> [WORK REQUEST]
Using the listing below, set down each line from the line containing "Gateway Add-on JS" through the line containing "to the server", both ends included, exactly and with nothing added.

> [GIVEN RECORDS]
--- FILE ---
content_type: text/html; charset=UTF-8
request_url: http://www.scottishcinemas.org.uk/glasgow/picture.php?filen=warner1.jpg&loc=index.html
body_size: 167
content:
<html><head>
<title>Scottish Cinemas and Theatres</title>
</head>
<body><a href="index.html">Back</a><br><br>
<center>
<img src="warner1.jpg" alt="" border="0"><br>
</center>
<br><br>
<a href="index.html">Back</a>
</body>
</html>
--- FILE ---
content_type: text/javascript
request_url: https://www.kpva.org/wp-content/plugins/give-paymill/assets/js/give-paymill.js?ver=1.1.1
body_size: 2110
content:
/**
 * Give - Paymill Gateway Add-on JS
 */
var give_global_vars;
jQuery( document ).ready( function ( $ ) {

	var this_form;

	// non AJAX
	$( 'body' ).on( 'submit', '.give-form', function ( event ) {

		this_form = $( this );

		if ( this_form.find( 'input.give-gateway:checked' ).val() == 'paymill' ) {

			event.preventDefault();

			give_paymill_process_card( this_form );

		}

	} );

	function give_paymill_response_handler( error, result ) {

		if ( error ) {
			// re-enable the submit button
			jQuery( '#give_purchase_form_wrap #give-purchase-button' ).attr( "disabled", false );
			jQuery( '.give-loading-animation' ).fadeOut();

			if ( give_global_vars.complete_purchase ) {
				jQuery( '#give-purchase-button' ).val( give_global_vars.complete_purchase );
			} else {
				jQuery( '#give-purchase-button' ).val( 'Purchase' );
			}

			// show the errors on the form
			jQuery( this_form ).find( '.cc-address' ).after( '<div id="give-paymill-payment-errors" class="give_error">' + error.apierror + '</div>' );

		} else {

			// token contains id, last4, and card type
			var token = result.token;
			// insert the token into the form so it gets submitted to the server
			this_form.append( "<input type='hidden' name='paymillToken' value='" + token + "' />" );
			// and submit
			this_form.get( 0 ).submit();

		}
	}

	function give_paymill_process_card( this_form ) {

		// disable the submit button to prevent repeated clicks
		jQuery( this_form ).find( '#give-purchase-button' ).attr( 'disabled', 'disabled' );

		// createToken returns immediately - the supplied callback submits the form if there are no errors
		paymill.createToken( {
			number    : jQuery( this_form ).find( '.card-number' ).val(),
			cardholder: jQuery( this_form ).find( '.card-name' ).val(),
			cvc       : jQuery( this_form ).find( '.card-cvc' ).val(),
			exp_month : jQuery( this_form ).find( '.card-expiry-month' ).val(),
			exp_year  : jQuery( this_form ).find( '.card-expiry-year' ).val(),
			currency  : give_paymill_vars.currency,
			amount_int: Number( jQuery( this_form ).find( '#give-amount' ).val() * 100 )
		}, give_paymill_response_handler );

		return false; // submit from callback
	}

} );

> [OUTPUT FOR THIS EXERCISE]
 * Give - Paymill Gateway Add-on JS
 */
var give_global_vars;
jQuery( document ).ready( function ( $ ) {

	var this_form;

	// non AJAX
	$( 'body' ).on( 'submit', '.give-form', function ( event ) {

		this_form = $( this );

		if ( this_form.find( 'input.give-gateway:checked' ).val() == 'paymill' ) {

			event.preventDefault();

			give_paymill_process_card( this_form );

		}

	} );

	function give_paymill_response_handler( error, result ) {

		if ( error ) {
			// re-enable the submit button
			jQuery( '#give_purchase_form_wrap #give-purchase-button' ).attr( "disabled", false );
			jQuery( '.give-loading-animation' ).fadeOut();

			if ( give_global_vars.complete_purchase ) {
				jQuery( '#give-purchase-button' ).val( give_global_vars.complete_purchase );
			} else {
				jQuery( '#give-purchase-button' ).val( 'Purchase' );
			}

			// show the errors on the form
			jQuery( this_form ).find( '.cc-address' ).after( '<div id="give-paymill-payment-errors" class="give_error">' + error.apierror + '</div>' );

		} else {

			// token contains id, last4, and card type
			var token = result.token;
			// insert the token into the form so it gets submitted to the server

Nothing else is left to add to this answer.